Henry Jacob Simmon in 1897

Henry Jacob Simmon was born in December of 1831. He was the seventh child of Peter and Catherine’s, and the last one to be born in Europe before the family journeyed across the Atlantic. Young Henry was just 16 months old when the family departed Meisenheim in April of 1833 (the oldest of the seven children, Phillip, was 14).

After the Simmons arrived in the U.S. (their journey is quite a story, for another time), they settled in Bedford County, Pennsylvania, and lived there for about nine years.

In 1841, the eldest daughter, Louisa Simmon, married a German immigrant from Tuscarawas County, Ohio, and a year or so later the whole family (except for the eldest son, Phillip, who remained in Bedford and got married) joined Louisa there.
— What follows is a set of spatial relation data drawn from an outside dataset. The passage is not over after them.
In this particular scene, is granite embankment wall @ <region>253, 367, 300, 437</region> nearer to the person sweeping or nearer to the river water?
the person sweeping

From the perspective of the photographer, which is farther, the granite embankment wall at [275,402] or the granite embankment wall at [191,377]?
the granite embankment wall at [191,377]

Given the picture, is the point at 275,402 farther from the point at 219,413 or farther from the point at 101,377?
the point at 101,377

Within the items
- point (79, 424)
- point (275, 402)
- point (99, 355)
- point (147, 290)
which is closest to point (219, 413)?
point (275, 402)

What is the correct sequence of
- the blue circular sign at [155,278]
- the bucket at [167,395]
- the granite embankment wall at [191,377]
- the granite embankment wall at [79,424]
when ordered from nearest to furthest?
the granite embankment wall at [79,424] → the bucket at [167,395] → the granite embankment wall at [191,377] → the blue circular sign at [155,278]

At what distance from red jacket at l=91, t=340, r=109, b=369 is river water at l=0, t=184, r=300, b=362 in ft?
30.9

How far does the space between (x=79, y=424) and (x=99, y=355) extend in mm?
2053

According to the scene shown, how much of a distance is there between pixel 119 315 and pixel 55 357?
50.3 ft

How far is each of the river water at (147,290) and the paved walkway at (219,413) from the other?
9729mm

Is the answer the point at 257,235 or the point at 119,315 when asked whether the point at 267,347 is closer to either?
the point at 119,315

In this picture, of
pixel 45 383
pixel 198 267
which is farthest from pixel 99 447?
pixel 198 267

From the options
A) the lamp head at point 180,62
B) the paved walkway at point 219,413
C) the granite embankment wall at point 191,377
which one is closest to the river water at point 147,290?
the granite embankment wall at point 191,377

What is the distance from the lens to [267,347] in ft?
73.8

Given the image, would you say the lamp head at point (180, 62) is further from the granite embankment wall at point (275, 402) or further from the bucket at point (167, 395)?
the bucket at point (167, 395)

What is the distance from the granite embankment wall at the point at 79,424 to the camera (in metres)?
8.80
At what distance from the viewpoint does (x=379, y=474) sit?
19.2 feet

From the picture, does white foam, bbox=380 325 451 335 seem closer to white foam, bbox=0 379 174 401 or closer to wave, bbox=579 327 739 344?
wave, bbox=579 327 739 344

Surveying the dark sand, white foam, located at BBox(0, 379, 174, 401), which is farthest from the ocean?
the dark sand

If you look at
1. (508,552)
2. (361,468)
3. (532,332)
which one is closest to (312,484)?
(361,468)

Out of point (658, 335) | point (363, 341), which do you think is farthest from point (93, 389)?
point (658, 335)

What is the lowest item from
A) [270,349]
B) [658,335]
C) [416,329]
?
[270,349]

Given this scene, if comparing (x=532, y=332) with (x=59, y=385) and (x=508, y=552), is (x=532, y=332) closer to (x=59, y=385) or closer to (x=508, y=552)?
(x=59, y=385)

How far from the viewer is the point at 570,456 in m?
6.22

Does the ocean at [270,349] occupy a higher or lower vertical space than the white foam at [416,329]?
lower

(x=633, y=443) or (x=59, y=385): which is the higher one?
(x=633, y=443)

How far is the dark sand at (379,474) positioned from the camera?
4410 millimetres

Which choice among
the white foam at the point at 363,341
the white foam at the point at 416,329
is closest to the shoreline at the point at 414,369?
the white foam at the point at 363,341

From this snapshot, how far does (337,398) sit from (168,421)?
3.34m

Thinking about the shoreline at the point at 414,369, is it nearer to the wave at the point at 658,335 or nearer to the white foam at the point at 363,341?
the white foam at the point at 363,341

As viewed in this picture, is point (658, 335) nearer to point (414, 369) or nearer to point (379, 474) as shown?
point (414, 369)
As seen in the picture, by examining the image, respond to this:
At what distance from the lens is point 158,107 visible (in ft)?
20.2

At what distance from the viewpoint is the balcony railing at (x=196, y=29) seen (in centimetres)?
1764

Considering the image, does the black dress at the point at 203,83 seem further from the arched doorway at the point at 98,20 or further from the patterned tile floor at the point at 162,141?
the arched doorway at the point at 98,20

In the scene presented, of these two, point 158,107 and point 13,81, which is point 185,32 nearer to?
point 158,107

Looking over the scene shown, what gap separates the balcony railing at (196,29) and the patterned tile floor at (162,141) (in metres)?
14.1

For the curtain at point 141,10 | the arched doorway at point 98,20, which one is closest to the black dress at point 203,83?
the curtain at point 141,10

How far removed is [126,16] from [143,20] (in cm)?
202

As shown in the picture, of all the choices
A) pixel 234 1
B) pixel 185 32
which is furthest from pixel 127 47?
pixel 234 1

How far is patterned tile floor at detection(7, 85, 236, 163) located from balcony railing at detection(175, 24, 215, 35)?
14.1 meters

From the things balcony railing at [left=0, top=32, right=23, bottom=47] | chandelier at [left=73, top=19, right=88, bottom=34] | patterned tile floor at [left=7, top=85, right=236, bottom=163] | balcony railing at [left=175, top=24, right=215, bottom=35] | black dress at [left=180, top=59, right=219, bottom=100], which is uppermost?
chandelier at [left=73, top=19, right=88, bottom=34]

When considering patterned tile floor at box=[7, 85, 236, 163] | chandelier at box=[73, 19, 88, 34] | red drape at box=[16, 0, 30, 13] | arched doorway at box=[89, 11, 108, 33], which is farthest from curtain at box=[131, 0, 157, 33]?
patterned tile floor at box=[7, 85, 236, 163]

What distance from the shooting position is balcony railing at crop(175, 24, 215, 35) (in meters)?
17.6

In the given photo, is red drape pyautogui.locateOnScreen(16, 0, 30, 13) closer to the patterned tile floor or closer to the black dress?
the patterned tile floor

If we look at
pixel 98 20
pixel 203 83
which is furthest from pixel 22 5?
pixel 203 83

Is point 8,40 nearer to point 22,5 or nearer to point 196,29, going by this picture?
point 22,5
By the late 1840s, Phillip Simmon and his young family had relocated from Bedford, PA, to Rock Island County, Illinois. Peter and Catherine then moved their family from Ohio to join Phillip in western Illinois (Louisa remained in Ohio with her family). Henry Jacob was 19 years old when the family landed in Rock Island at the end of the 1850 (HJ’s obituary says he was 17 when he arrived in Rock Island, which could be incorrect, or it could be that he preceded the family in order to join his older brother, who operated a draying business in the county).

Henry Jacob became a farmer, like his father. The family began working a piece of land in Rural Township along Mill Creek. In 1852 the land was officially purchased and the original Simmon farm was established.
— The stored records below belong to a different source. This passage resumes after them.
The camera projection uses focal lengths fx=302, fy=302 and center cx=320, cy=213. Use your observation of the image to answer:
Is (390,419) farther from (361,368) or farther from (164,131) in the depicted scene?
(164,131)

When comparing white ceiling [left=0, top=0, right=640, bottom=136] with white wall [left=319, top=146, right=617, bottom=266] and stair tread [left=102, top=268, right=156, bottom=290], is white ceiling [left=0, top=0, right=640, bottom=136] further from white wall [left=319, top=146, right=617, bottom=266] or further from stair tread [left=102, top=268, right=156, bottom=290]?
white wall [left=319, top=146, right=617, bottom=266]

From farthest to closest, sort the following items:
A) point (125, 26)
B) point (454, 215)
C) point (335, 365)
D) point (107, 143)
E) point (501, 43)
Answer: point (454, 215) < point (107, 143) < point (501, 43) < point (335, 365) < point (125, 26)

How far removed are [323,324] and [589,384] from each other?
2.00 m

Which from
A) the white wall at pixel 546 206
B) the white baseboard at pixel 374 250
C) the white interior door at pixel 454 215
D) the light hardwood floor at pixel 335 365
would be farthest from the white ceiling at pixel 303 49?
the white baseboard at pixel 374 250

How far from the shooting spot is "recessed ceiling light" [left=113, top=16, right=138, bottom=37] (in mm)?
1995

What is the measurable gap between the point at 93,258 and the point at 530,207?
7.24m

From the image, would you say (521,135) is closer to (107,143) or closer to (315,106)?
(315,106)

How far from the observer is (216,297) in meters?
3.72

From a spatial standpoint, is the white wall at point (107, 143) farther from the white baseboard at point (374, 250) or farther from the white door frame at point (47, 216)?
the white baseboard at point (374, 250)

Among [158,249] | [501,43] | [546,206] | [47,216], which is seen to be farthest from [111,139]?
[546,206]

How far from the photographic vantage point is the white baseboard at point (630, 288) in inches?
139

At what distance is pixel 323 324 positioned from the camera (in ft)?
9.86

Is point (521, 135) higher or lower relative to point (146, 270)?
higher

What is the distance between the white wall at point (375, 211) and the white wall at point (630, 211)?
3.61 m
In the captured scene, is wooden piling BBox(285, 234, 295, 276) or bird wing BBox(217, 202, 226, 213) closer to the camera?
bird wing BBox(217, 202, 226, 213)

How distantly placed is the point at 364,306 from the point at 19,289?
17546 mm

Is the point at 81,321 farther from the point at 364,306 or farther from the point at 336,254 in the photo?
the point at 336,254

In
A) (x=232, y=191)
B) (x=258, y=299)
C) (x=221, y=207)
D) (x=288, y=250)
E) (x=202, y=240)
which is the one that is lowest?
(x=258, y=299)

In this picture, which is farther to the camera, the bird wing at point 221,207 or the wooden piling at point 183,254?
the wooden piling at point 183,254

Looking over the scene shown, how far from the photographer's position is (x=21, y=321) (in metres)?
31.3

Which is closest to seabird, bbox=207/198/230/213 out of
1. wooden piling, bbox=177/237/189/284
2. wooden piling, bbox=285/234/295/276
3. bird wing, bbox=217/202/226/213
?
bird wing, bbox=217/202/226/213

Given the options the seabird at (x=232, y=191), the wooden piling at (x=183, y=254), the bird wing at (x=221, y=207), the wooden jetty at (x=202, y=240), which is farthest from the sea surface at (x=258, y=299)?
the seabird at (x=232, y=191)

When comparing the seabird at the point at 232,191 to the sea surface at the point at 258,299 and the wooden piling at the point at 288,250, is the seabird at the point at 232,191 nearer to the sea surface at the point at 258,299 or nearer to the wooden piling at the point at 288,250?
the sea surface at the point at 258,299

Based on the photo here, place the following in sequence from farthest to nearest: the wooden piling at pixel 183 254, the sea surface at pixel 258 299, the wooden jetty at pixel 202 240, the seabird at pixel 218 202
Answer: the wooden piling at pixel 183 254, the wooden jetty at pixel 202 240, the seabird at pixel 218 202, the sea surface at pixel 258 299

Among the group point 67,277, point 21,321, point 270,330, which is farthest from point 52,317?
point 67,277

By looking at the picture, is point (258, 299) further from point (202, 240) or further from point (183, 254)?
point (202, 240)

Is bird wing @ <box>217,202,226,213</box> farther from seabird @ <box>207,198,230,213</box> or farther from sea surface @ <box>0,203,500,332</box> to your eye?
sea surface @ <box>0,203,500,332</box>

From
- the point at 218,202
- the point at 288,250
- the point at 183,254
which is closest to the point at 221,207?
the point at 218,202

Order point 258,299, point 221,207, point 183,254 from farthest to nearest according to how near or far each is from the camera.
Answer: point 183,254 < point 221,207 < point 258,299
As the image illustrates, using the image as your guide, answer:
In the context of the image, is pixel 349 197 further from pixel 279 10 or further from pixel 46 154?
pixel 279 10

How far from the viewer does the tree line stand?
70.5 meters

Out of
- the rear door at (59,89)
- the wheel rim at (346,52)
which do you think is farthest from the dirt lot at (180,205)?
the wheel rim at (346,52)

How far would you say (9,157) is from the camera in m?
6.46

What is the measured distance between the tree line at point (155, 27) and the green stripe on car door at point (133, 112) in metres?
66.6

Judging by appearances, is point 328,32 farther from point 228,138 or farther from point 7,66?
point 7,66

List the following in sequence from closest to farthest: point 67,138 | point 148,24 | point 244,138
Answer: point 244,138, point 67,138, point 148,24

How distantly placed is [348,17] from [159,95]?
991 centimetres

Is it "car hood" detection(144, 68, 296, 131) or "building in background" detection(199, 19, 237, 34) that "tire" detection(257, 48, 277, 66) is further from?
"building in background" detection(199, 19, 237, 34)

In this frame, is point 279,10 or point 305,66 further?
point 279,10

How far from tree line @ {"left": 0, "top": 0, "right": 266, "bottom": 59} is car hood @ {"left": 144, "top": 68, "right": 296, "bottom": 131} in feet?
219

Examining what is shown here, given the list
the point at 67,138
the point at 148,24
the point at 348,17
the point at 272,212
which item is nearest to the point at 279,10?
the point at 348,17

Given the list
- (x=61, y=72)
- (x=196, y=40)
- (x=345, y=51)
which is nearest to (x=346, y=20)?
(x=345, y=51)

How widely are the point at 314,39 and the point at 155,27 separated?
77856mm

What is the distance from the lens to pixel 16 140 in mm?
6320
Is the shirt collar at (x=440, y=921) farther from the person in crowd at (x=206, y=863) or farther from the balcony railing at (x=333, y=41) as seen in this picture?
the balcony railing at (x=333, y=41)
Henry Jacob Simmon married Mary Allemang on February 23, 1860 in Rock Island. HJ was 28 and Mary was 18 years old. Henry Jacob and Mary Simmon had seven children together. They were:

  • Henry Peter Simmon (1862-1950)
  • George William Simmon (1863-1934)
  • Albert Joseph Simmon (1866-1943)
  • Catherine (Simmon) Couch (1870-1936)
  • Isabell Simmon (1868-1946)
  • Perry Louis Simmon (1874-1959)
  • Arthur Eaton Simmon (1880-1961)

Family of Henry Jacob and Mary Allemang Simmon, ca. 1905


In 1871, before Perry or Arthur were born, Henry Jacob purchased a 160-acre parcel of land just south of his father’s farm, on Mill Creek in Rural Township.
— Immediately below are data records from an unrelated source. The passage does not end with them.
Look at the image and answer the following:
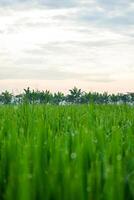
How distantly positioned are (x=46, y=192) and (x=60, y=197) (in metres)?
0.06

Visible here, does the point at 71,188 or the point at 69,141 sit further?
the point at 69,141

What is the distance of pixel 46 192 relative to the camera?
1.21 meters

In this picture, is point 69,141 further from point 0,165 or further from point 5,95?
point 5,95

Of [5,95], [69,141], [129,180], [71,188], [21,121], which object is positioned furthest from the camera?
[5,95]

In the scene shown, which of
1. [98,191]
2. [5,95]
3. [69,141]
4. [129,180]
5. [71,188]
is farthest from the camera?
[5,95]

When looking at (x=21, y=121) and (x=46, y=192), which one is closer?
(x=46, y=192)

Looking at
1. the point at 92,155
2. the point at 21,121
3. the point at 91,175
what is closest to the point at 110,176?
the point at 91,175

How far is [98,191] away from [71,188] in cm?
13

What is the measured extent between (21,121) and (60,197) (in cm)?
245

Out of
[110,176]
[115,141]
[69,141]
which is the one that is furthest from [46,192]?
[69,141]

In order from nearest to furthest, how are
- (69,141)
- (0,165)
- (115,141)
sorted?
(0,165)
(115,141)
(69,141)

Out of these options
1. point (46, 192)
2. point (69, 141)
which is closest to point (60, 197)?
point (46, 192)

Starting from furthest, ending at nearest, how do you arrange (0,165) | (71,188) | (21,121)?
(21,121) → (0,165) → (71,188)

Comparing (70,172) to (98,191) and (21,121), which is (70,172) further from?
(21,121)
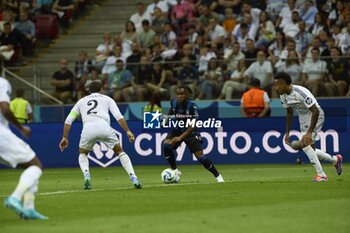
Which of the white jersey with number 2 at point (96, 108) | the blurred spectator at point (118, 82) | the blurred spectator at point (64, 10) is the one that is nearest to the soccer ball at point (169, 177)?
the white jersey with number 2 at point (96, 108)

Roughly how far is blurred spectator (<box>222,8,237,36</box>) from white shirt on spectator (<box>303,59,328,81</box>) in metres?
4.65

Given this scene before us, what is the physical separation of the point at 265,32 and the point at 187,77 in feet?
11.5

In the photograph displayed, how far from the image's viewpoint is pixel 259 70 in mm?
26953

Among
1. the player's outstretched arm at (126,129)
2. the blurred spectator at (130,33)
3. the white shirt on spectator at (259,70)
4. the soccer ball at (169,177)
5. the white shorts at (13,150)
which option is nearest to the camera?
the white shorts at (13,150)

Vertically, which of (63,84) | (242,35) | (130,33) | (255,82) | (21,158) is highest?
(21,158)

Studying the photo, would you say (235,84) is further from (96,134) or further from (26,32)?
(96,134)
Later in life, Henry Jacob would talk his youngest son, Arthur, into taking over the farm (Arthur had wanted to be a mortician). Henry Jacob continued to own the farm until shortly before his death in 1910, but for a few years around the turn of the century, he resided in the city of Rock Island and was the town’s tax collector for a time. In the last few years of his life, Henry and Mary had a house in Bowling Township.

Henry Jacob Simmon died at home on May 7, 1910. He is buried with his wife, Mary, and their daughter, Isabel, at Chippiannock Cemetery in Rock Island.

Arthur Eaton Simmon officially purchased the Simmon farm from his father in February of 1910 (just three months before HJ departed this world) for the sum of $5,600. He would go on to raise his own family there (his wife, Mary Jane, and their four girls and one boy). The land would finally leave the Simmons’ hands for good in 1969, after having been in the family for 98 years.

I still have a small collection of Indian arrowheads that were found on the farm by my grandfather, Orville Simmon.